§ **FUENTE**:
Alyosha, 41st Motor Rifle Division, Mongolia, imagen de Eric Lusito
Alyosha, 41st Motor Rifle Division, Mongolia, imagen de Eric Lusito

En el año 2009, Eric Lusito publicó un libro tras un largo recorrido por los antiguos países comunistas: desde aquellos que formaron parte de la Unión Soviética hasta Mongolia o Alemania. En After the Wall. Traces of the Soviet Empire, este fotógrafo francés (París, 1967) nos transportó desde el colapso de la carrera espacial soviética hasta las arcaicas antenas de un sistema de comunicación kazajo. Desde viejas monedas (hoy sin cambio en ningún lugar) hasta desfasados pasaportes (hoy sin salida a sitio alguno). Todo en la más estricta condición de inutilidad, salvo en su disposición como fetiches vintage del antiguo porvenir.

El fotógrafo registró estatuas todavía en pie o un grafiti “positivo” del socialismo mongol. Edificios sociales dentro de un urbanismo inexplicable o restos de alambradas ya transgredidas, arrasada su función original como límites del desplazamiento. El monumento a un camión Zil y los vestigios de refugios nucleares.

Documentos de las ruinas de una epopeya desproporcionada, estas fotografías funcionan como un monumento a la épica cotidiana desplegada por los humanos que vivieron bajo esos regímenes. Son reliquias visuales de un mundo cuyos habitantes también se habían intrigado por ese enemigo que hoy los engulle a la vez que no puede evitar exhibirlos.

Para los fotógrafos occidentales, el repertorio iconográfico del antiguo Bloque Comunista ha sido tentador. Las masas han seducido a Andreas Gursky y Charlie Crane. Los archivos de la Stasi han hipnotizado a Dani y Geo Fuchs. Las ruinas del Imperio Soviético, además de atraer a Lusito, llevaron a Joan Fontcuberta hasta la remota isla noruega de Svalbard, donde captó las ruinas de una concesión petrolera del país nórdico a la URSS, y de cuyo enclave ya solo quedaban las ruinas de su iconografía.

Todos ellos adscritos a ese género que he llamado Eastern. Y todos lanzados a una arqueología cuyos resultados van armando el gran display de un sistema que, pese a estar muerto y enterrado, no deja de resurgir ante nosotros “por otros medios”; en particular, los estéticos.

§ **MATERIAL DE PARTIDA**:
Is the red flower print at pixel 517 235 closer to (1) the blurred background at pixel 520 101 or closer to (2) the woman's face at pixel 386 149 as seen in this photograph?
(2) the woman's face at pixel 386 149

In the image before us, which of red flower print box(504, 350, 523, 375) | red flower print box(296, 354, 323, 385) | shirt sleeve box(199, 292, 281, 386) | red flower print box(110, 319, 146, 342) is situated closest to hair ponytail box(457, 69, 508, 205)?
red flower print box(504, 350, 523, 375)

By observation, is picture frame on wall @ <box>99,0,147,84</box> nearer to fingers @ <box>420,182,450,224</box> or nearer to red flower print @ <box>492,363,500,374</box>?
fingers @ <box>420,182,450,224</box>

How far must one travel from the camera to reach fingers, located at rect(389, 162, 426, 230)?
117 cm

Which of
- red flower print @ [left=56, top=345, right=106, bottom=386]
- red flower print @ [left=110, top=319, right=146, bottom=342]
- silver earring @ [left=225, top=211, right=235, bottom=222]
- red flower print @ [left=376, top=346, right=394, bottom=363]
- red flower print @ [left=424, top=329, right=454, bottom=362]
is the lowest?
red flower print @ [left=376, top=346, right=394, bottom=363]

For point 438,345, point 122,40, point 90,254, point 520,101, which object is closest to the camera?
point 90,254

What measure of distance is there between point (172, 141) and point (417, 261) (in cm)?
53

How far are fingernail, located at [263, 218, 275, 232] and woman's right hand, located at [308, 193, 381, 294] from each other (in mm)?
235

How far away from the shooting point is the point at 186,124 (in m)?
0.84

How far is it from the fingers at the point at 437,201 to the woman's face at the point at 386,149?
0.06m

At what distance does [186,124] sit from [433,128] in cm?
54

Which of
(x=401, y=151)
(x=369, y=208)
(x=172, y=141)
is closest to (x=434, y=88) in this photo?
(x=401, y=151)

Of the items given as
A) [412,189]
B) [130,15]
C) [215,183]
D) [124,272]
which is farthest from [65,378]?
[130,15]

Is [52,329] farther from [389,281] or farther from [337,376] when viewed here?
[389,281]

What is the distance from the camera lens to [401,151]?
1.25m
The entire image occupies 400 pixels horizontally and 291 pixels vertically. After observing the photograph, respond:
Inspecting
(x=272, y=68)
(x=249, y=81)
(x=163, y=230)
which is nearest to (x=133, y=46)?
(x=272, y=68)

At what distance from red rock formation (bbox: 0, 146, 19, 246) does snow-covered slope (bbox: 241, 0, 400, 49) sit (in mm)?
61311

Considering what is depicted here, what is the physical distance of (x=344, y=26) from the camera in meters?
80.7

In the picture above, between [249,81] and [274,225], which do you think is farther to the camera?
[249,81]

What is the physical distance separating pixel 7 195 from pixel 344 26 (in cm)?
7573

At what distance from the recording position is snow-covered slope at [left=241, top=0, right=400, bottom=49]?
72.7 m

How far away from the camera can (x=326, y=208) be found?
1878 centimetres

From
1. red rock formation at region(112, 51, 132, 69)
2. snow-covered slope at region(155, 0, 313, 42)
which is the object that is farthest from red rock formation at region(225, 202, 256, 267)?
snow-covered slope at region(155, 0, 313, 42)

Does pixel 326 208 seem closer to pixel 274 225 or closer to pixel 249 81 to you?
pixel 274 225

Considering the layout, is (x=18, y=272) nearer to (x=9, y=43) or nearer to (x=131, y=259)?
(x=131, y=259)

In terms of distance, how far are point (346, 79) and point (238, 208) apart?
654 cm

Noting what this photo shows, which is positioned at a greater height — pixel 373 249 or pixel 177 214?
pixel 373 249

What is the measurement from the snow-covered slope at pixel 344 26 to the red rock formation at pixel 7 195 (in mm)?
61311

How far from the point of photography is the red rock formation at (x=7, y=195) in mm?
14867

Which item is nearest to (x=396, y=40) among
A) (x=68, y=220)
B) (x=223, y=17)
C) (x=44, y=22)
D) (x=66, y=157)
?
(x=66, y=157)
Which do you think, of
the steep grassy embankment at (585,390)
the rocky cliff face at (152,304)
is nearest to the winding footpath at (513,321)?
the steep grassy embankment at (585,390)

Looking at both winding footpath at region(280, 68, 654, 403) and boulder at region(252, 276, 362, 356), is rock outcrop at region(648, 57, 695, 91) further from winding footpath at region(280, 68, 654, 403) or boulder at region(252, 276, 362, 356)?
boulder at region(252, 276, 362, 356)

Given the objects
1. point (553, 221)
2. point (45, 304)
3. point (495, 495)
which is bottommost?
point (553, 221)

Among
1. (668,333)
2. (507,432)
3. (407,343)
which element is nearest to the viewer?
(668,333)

§ **TRABAJO PEDIDO**:
a) Pasa a una lista JSON de cadenas, una por línea y sin las líneas en blanco, el tramo del listado que empieza en la línea que contiene "How far away from the camera" y termina en la que contiene "1878 centimetres", ambas incluidas.
b) Escribe cómo sigue el texto sobre las fotografías de las ruinas del antiguo Bloque Comunista, a partir de su última frase.

§ **RESULTADOS**:
a)
[
  "How far away from the camera can (x=326, y=208) be found?",
  "1878 centimetres"
]

b)
Para organizar este puzle en condiciones, conviene acercarse a exposiciones tan exhaustivas como My Communism: Poster Exhibition (comisariada por Lux Xinghua), Alexander Deineka (Manuel Fontán), Dream Factory Comunism, (Boris Groys), o La caballería roja. (Creación y poder en la Rusia soviética. 1917-1945), proyectada por Rosa Ferré. De la extinta República Democrática Alemana, se ha compilado tanto su diseño como su fotografía, tal como queda recogido en DDR Design y en La sociedad cerrada. Fotografía artística en la RDA entre 1949 y 1989.

Detengámonos en el Madrid de 2011. En ese año, y en esa ciudad, Deineka renace en la Fundación Juan March, mientras que La Casa Encendida es ocupada por la cultura producida en la URSS entre 1917 y 1945. Por si fuera poco, el año empieza con Rusia como protagonista la Feria de Arco. La ciudad vive bajo el impacto de una invasión ruso-soviética, aunque no se trate de la incursión abrupta, Gran Vía arriba, de los tanques del Ejército Rojo. Tampoco del corolario de la vieja ambición de Stalin por consumar, Pirineo abajo, la conquista de Occidente.

Esta irrupción proviene de la cultura y en particular del arte, que son acogidos en centros nada sospechosos de filocomunismo. Espacios que, para más detalle, pertenecen o deben su fundación –no digamos ya su supervivencia– a la banca y su maderamen financiero. Templos de la cultura que pueden permitirse recuperar la estética soviética sin que por ello el capitalismo interrumpa su curso. O al menos, en caso de que lo hiciera, desde luego no sería porque Alexander Deineka te reciba en la Fundación March, o Gorki y Tatlin y Malévich y Ródchenko y Anna Ajmátova y Marina Tsvetáieva y Ósip Mandelstam y Vladímir Maiakovski y Boris Pasternak o Isaak Bábel en La Casa Encendida.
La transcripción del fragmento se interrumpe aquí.